• **Records provided**

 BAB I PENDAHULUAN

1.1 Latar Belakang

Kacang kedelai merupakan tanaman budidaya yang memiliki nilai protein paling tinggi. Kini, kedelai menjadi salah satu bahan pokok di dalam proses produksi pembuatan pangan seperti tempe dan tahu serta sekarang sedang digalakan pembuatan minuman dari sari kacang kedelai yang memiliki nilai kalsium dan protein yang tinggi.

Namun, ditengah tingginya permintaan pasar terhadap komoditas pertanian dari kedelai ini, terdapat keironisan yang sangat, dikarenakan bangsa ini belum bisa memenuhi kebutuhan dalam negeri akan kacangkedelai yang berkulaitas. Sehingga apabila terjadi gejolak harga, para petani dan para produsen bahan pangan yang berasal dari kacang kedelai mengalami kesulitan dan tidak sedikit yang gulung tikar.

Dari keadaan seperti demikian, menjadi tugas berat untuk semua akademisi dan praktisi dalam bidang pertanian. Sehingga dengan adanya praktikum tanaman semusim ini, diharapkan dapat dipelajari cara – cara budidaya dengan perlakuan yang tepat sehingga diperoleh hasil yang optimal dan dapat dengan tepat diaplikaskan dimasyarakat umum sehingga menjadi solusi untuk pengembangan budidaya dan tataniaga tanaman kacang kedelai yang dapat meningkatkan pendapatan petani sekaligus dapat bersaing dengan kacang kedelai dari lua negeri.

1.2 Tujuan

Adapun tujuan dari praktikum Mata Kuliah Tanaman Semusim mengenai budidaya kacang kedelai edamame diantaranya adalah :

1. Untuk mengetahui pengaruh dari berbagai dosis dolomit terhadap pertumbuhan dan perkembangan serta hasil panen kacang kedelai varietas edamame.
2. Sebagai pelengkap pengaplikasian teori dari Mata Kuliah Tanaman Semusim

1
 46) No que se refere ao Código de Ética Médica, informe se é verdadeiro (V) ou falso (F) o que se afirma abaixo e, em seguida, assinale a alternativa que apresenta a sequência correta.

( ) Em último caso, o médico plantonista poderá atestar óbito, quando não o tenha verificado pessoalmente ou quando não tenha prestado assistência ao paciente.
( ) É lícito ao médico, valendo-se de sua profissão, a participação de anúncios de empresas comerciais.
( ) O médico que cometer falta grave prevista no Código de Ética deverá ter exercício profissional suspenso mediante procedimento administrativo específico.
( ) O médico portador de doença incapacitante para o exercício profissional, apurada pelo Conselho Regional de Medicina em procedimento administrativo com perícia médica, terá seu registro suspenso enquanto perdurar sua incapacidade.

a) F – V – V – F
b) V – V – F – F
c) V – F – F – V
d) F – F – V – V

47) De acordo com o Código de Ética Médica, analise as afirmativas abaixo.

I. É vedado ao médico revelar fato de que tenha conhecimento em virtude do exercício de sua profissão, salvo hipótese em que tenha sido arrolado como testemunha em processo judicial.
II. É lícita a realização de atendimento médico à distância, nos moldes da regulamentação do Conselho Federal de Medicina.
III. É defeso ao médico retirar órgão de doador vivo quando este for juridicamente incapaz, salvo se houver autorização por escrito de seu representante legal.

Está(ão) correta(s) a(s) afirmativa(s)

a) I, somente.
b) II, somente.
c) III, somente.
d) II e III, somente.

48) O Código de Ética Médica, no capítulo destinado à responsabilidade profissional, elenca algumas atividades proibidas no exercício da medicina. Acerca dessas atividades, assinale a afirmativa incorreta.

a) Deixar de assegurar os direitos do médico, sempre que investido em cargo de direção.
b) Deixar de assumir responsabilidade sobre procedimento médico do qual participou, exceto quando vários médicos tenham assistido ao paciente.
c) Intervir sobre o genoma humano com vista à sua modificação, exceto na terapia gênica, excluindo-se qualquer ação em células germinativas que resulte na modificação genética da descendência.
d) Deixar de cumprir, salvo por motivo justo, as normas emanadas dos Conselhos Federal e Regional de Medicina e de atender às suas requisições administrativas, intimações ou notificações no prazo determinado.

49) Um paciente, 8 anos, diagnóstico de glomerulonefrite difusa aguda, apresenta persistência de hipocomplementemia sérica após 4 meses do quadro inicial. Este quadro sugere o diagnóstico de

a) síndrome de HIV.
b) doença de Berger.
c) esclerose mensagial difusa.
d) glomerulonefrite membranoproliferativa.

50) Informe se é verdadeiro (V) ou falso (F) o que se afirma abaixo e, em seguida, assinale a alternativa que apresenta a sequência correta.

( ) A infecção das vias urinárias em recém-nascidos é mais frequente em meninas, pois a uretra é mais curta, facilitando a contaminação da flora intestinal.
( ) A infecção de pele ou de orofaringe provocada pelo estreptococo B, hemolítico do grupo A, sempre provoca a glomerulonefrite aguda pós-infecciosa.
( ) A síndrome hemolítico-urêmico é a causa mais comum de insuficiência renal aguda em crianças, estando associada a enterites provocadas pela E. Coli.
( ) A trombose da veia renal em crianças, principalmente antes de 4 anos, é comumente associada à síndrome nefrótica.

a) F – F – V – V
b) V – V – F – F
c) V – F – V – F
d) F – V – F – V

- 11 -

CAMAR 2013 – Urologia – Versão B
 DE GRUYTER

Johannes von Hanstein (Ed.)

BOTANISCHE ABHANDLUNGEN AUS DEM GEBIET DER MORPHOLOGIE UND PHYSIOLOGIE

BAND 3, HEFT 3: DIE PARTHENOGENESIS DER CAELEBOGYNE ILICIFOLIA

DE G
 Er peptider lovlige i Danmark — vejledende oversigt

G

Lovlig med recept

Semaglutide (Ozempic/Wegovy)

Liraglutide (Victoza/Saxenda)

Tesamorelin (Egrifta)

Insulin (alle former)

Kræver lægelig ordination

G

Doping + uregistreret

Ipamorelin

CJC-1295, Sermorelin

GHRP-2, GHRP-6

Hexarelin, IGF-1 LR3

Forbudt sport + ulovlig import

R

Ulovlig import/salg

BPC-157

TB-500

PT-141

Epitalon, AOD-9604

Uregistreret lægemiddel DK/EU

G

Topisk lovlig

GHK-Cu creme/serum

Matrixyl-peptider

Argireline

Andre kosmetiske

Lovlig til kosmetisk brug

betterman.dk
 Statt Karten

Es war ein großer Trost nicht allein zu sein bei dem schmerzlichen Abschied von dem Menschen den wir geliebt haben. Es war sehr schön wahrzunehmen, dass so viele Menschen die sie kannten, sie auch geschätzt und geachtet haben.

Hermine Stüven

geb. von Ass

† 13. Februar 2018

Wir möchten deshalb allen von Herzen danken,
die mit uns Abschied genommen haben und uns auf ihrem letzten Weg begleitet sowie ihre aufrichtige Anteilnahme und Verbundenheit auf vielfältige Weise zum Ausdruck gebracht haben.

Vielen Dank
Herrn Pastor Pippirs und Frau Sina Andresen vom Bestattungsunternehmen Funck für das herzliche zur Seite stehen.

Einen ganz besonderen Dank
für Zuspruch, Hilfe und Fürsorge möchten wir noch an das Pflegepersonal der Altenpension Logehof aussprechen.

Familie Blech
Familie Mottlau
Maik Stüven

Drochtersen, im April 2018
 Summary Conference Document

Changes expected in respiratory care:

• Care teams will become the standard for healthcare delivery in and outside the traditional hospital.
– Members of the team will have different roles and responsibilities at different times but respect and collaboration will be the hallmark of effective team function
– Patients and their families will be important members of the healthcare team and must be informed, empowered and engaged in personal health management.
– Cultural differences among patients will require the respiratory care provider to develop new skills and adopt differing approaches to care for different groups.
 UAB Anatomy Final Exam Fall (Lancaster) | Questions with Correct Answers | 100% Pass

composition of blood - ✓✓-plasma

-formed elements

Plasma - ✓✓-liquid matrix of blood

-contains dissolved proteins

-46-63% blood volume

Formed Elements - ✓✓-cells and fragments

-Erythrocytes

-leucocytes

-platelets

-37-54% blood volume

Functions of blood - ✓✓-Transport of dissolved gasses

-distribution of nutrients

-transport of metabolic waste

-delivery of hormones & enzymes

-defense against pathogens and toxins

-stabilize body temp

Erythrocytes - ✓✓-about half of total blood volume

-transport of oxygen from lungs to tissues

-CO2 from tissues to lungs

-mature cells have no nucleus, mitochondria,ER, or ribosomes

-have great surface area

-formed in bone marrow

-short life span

• **Exercise brief**
Going back over the entries above, copy word for word every line from the one that has "Tesamorelin (Egrifta)" on through the one that has "Familie Blech".

• **Task solution**
Tesamorelin (Egrifta)

Insulin (alle former)

Kræver lægelig ordination

G

Doping + uregistreret

Ipamorelin

CJC-1295, Sermorelin

GHRP-2, GHRP-6

Hexarelin, IGF-1 LR3

Forbudt sport + ulovlig import

R

Ulovlig import/salg

BPC-157

TB-500

PT-141

Epitalon, AOD-9604

Uregistreret lægemiddel DK/EU

G

Topisk lovlig

GHK-Cu creme/serum

Matrixyl-peptider

Argireline

Andre kosmetiske

Lovlig til kosmetisk brug

betterman.dk
 Statt Karten

Es war ein großer Trost nicht allein zu sein bei dem schmerzlichen Abschied von dem Menschen den wir geliebt haben. Es war sehr schön wahrzunehmen, dass so viele Menschen die sie kannten, sie auch geschätzt und geachtet haben.

Hermine Stüven

geb. von Ass

† 13. Februar 2018

Wir möchten deshalb allen von Herzen danken,
die mit uns Abschied genommen haben und uns auf ihrem letzten Weg begleitet sowie ihre aufrichtige Anteilnahme und Verbundenheit auf vielfältige Weise zum Ausdruck gebracht haben.

Vielen Dank
Herrn Pastor Pippirs und Frau Sina Andresen vom Bestattungsunternehmen Funck für das herzliche zur Seite stehen.

Einen ganz besonderen Dank
für Zuspruch, Hilfe und Fürsorge möchten wir noch an das Pflegepersonal der Altenpension Logehof aussprechen.

Familie Blech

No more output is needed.